Transitioning the work environment to the cloud had long back become a norm. Today, at least 88% of organizations across the world have their workflows in the cloud, either partially or fully, an O’Reilly survey confirms. But despite the new opportunities arising from moving to cloud computing, security continues to be a critical business concern.

Incidents driving the storyline

In the era of COVID-19, security teams at various organizations have seen a dramatic increase in the number of cyberattacks directed at their cloud infrastructure.
  • In a recent hack-and-extort campaign, a hacker reportedly stole at least 31 SQL databases containing 1,620,000 (1.6 million) rows of customer information from a number of e-commerce websites.
  • Last week, hackers siphoned off nine million customer details from the largest British airline, EasyJet.
  • Plenty of database misconfigurations incidents surfaced last month that led to data breaches at various companies, including Virgin Media, Tokopedia, and Decathlon.

What’s the state of cloud security (under pandemic)?

The overall enterprise use of cloud services increased by 50% from January to April, as per the latest McAfee report.
  • McAfee found that the external threats targeting cloud services increased by 630% during the COVID-19 crisis.
  • The report also studied a correlation between the increased use of cloud services and collaboration tools and inferred that hackers are responding to this with an increased focus on abusing cloud account credentials.
  • Moreover, the number of breached records globally surged by 273% in Q1 2020, as compared to the last year.
  • Adding to the woes, a recent Fortinet survey revealed that cloud security architect is already among the most challenging job roles to fill.

As observed by experts

  • According to Rajiv Gupta, Senior VP of Cloud Security at McAfee, mitigating cyber threats and risks require cloud-native security solutions.

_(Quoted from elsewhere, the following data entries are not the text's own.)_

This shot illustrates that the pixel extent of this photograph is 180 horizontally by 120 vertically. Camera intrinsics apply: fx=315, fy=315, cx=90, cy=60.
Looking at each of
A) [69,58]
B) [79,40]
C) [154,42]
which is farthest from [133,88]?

Organizations should be able to “detect and prevent external attacks and data loss from the cloud and from the use of unmanaged devices.”
  • Urging businesses to continue employee education on phishing schemes, Tami Erwin, CEO of Verizon Business, said, "As remote working surges in the face of the global pandemic, end-to-end security from the cloud to employee laptop becomes paramount."

Closing thoughts

Unmanaged devices and unsecured networks, especially when the entire world is reeling from the pandemic-induced lockdowns, pose a bigger threat to businesses. Organizations will need to establish an integrated cloud security posture with comprehensive visibility and security controls across the cloud services used in their work environment.

These NSA guidelines on mitigating cloud vulnerabilities and CISA’s page on APTs Targeting IT Service Provider Customers offer great insights on implementing a defense-in-depth strategy to protect infrastructure assets.